There is this movement called the “30 Days of 30 Bags Challenge” where you get rid of thirty bags of stuff, in the spanse a month. I have been attempting this challenge, with admitted fits and starts, since the beginning of this year. Yesterday, I decided to make up for lost time. My daughter, who is our youngest child of four kids, is home from college for spring break, so I decided to take on the family board game cupboard, and the kids’ books cupboard, with her help and input.
We ended packing up at least 5-6 big bags of stuff. We donated these bags to our local community library. Despite over the years of my pertinent insisting that our kids look in the cupboard for a required reading book, before ordering it on Amazon, it turned out that we had four copies of The Scarlet Letter and five copies of Othello. Hmmm. Someone must have “lost” their copy of Othello. Still, the library was pleased with the donation of “good” books, and my helpful daughter got the prize of a delicious slice of coconut cream pie, which the library was offering up, in celebration of Pi Day (3/14), yesterday.
Cleaning out cupboards is ordinarily an exciting, satisfactory feeling and overall, yesterday was indeed purifying and cleansing, but this cleansing happened with a big ol’ dollop of Bittersweet soap. Invariably, among the books and games were old notebooks with my children’s handwriting, and a whole shelf worth of yearbooks (which still remain here at home.) The above picture is one which I found in one of my own notebooks, that it appears my daughter had “swiped” (she had written a confession in it – “This is my mom’s notebook.”) My daughter had drawn the picture above in the notebook, which was a self-portrait of when she was a little girl in a quirky T-shirt, that had been one of her all-time favorites. The t-shirt had an alligator on it, and the words, “Careful, I bite.” My daughter wasn’t actually a biter, but we both got a kick out of that shirt, and in some weird way, I thought that it made my precious little girl, safer from would-be predators. (My eldest son was the only biter of our four children, and he only once bit another child, other than his siblings. Unfortunately that one time, the victim happened to be the preacher’s kid at Vacation Bible School. My son’s explanation, while rolling his eyes in exasperation of having to explain himself, again and again: “I already told you, I was pretending to be a lion!”)
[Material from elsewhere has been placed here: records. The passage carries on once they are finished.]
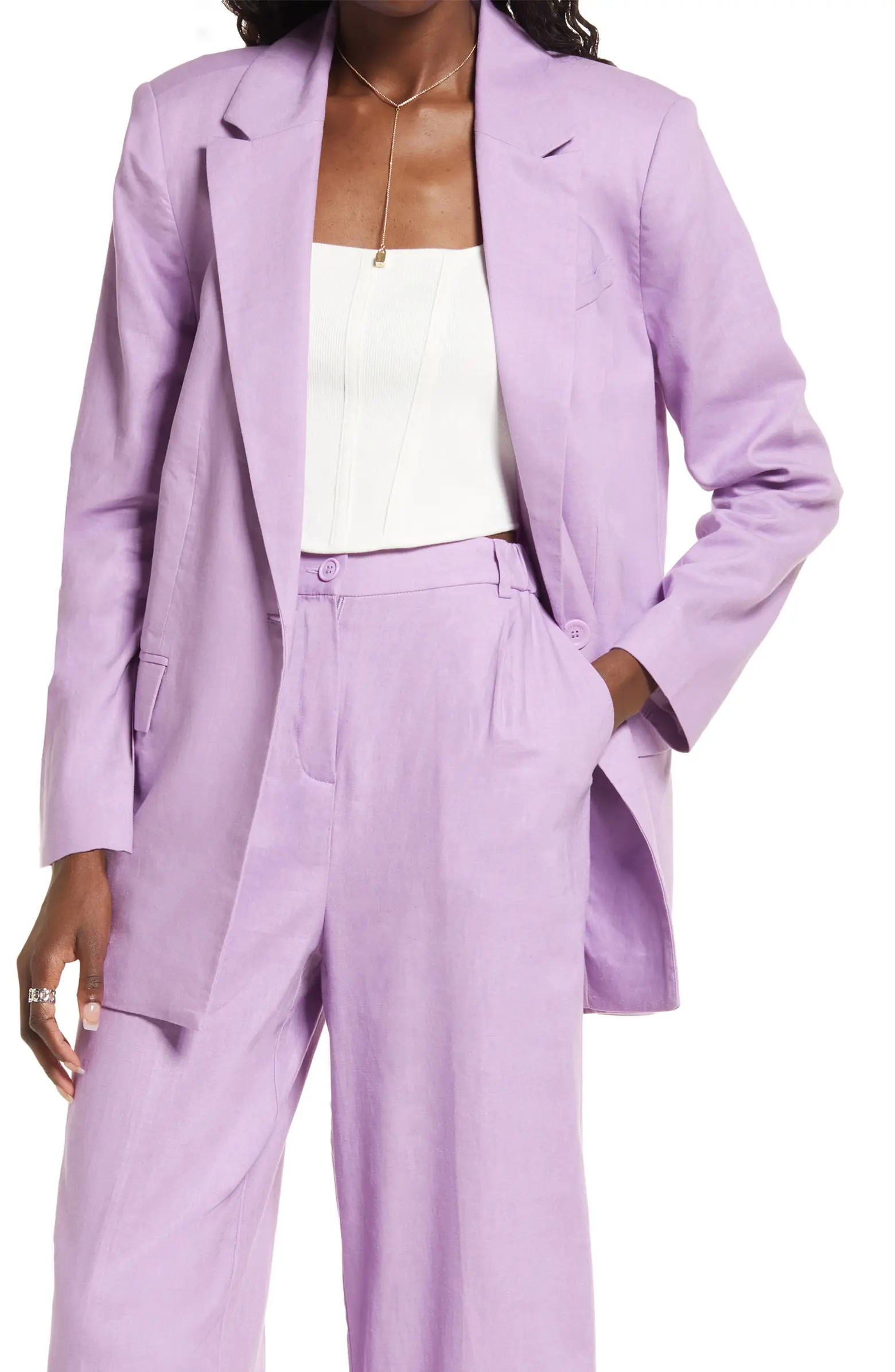 Open Edit Oversize Linen Blend Blazer | Nordstrom | Nordstrom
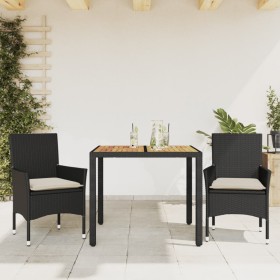 Set Pranzo da Giardino 3 pz con Cuscini Nero Polyrattan Acacia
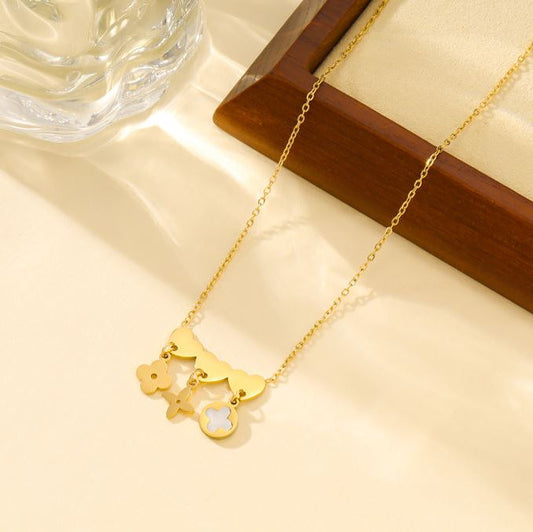Stainless Steel Hanging Clover Pendent Necklace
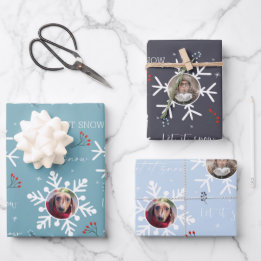 Christmas "Let it snow" 2 Custom Photo Snowflake Wrapping Paper Sheets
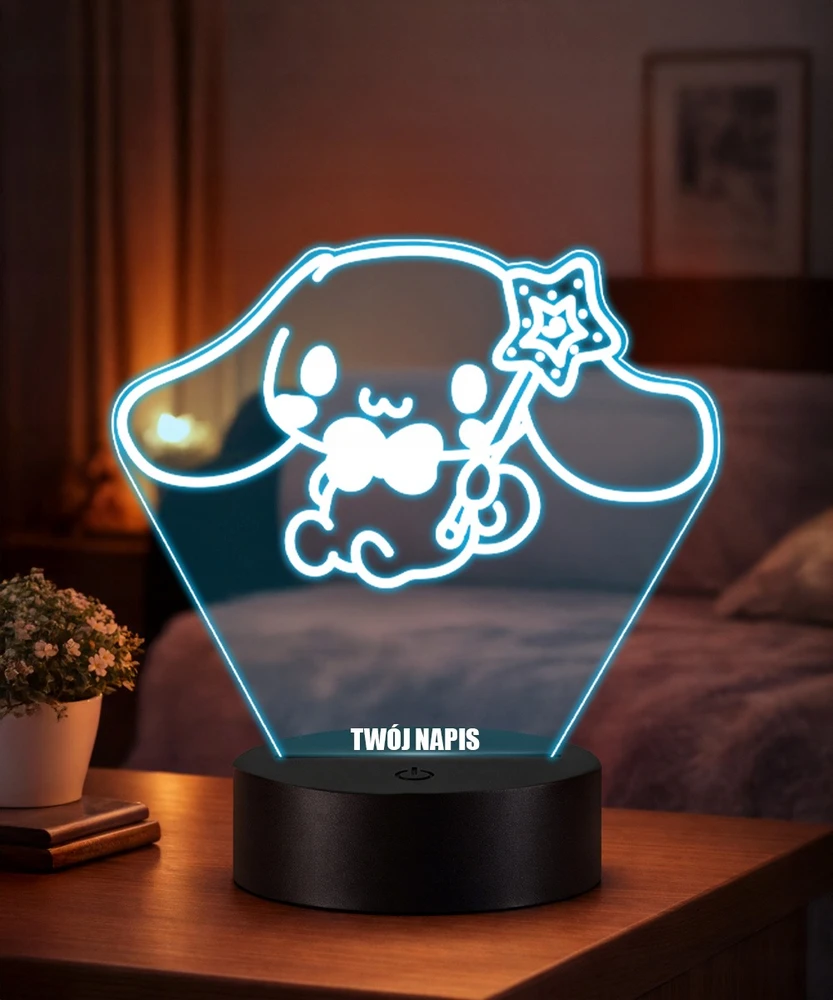 Plexido Lampka LED 3D Hello Kitty Cinnamoroll Sanrio su Imieniem Na Prezent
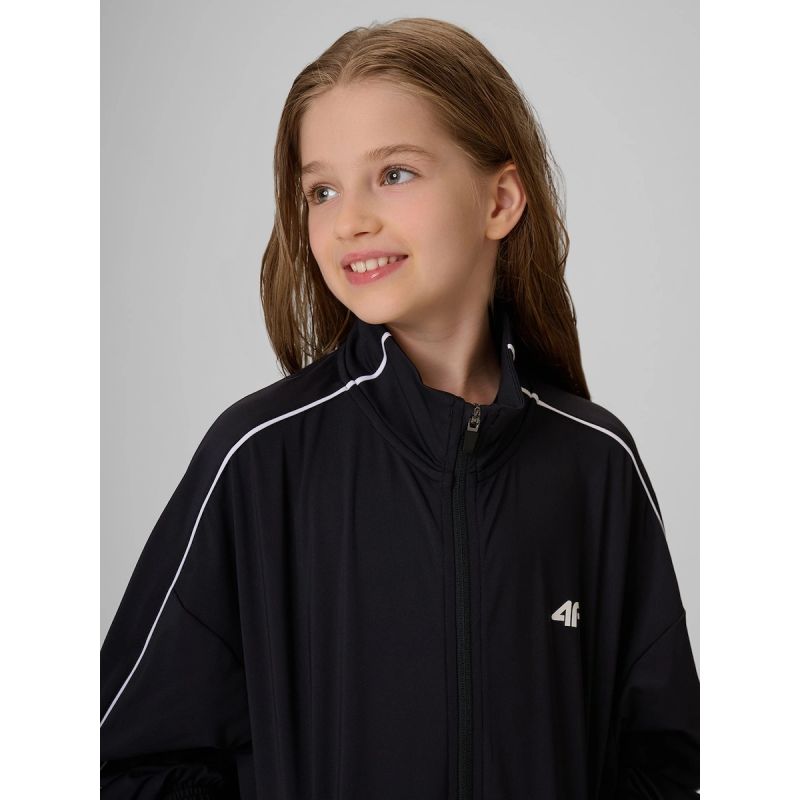 Girls' loose sports sweatshirt without hood 4F 4FJRSS26TSWSF3057-20S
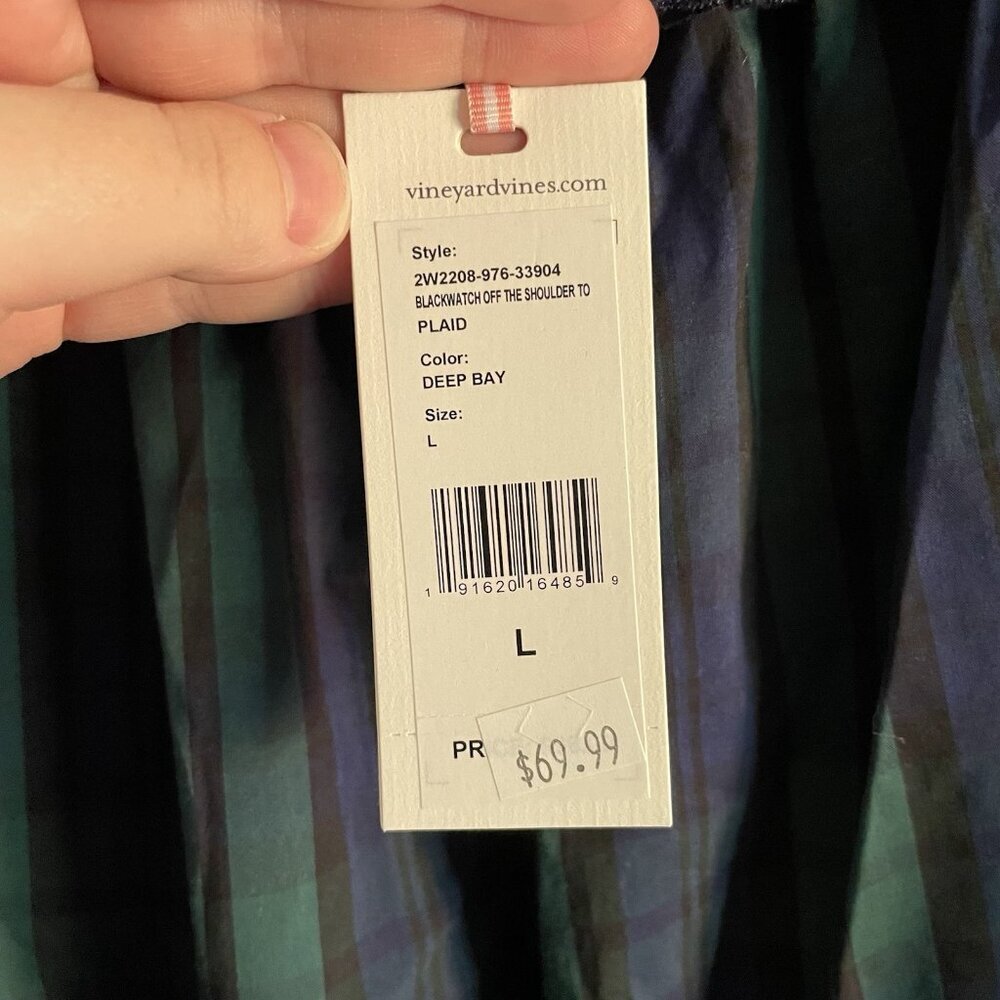 Vineyard Vines Women L Deep Bay Blackwatch Plaid Off The Shoulder Poplin Top NWT - Picture 5 of 9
So yesterday, after completing the chore and getting caught up on the bag challenge, I sighed a sigh of happiness, satisfaction, and also a little heartache for an era of my life, which has now passed on. I tossed out my old notebook, after tearing out one important page of a cute little girl’s doodle. That page is now posted on my blog, and it also has a special spot of its own, on the side of our refrigerator. This picture won’t be in any of my “30 bags” any time soon. We have room.
Are you passing on love or are you passing on pain? Heal your pain and pass on love.